Тут он замолчал и, вынув из ножен короткий меч, так называемую мизерикордию, повернул его рукоятью к Збышке:

– Поклянись же мне еще раз на этом крестике, что ты никогда не обидишь ее и будешь любить неизменно…

У Збышки вдруг даже слезы на глазах навернулись; в одно мгновение бросился он на колени и, приложив палец к рукояти, воскликнул:

– Клянусь страстями Господними, что не обижу ее и буду любить неизменно.

– Аминь, – сказал ксендз Калеб.

Тогда Юранд спрятал мизерикордию в ножны и раскрыл Збышке объятия.

– Тогда и ты мне сын…

Потом они расстались, потому что была уже поздняя ночь, а они уже несколько дней не спали как следует.

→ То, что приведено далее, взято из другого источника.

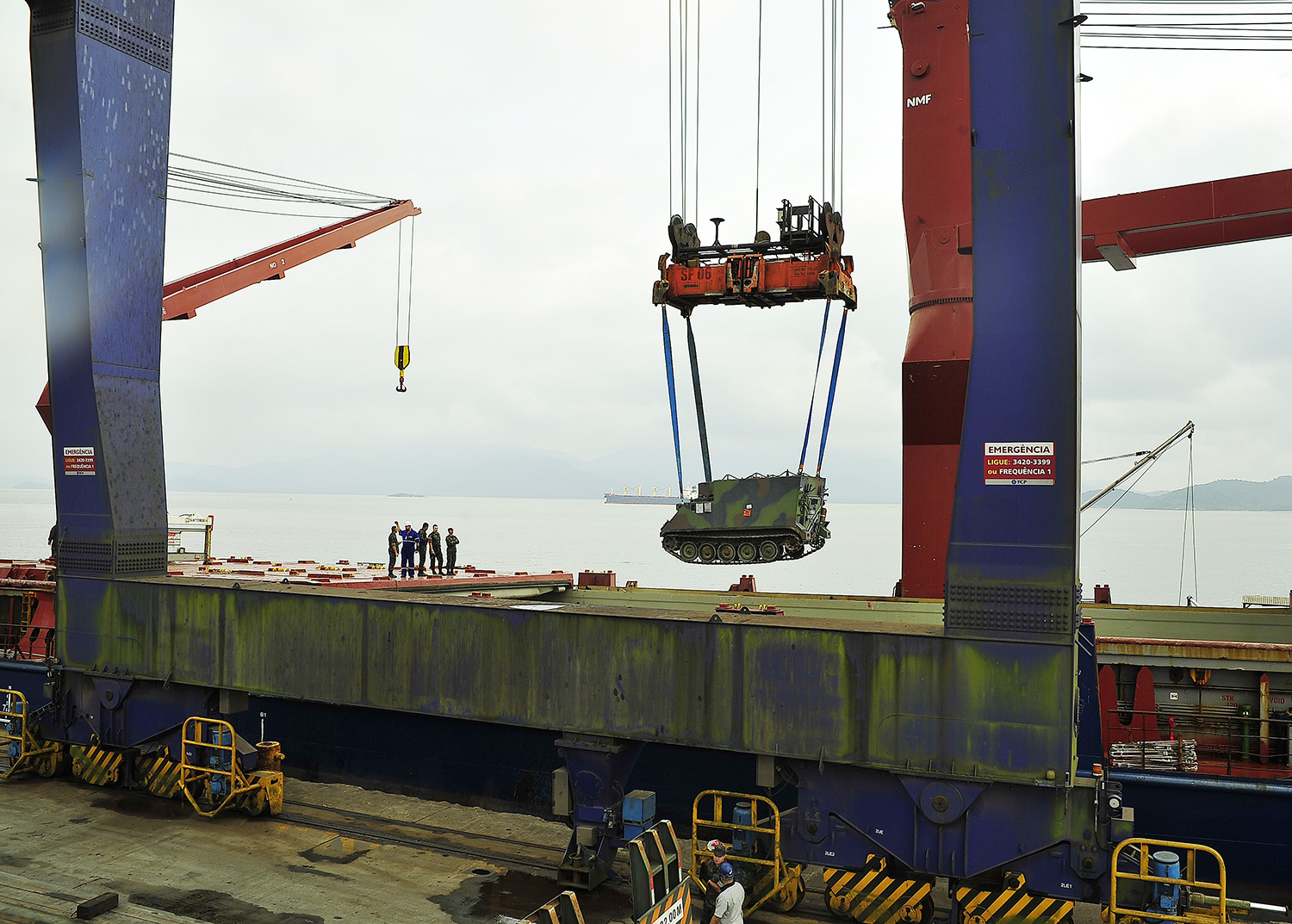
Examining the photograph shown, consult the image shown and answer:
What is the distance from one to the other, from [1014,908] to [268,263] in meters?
43.2

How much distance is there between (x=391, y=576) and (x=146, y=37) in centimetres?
1482

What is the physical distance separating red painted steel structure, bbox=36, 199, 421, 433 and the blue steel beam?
1774cm

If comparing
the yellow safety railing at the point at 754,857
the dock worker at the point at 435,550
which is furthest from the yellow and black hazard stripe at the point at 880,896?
the dock worker at the point at 435,550

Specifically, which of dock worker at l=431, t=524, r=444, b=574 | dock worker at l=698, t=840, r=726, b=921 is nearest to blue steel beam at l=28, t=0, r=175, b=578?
dock worker at l=431, t=524, r=444, b=574

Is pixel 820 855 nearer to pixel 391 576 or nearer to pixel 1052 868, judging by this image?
pixel 1052 868

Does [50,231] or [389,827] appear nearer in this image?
[389,827]

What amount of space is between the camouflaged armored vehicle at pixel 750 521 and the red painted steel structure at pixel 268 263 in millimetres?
23268

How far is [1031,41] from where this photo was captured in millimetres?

Однако Збышко на следующий день встал с рассветом, потому что вчера действительно испугался, не захворал ли Юранд, и теперь хотел узнать, как старый рыцарь провел ночь.

У двери Юрандовой комнаты наткнулся он на Толиму, выходившего оттуда.

– Ну как пан? Здоров? – спросил Збышко.

Толима низко поклонился, приложил ладонь к уху и спросил:

– Что прикажете, ваша милость?

– Я спрашиваю: как себя чувствует пан? – громче повторил Збышко.

– Пан уехал.

– Куда?

– Не знаю. В латах…

XV

Рассвет уже начал белым светом озарять деревья, кусты и меловые глыбы, там и сям раскиданные по полю, когда наемный проводник, шедший рядом с лошадью Юранда, остановился и сказал:

– Позвольте мне отдохнуть, господин рыцарь, а то я совсем задохнулся. Оттепель и туман, но теперь уже недалеко…

– Ты доведешь меня до большой дороги, а потом вернешься назад, – отвечал Юранд.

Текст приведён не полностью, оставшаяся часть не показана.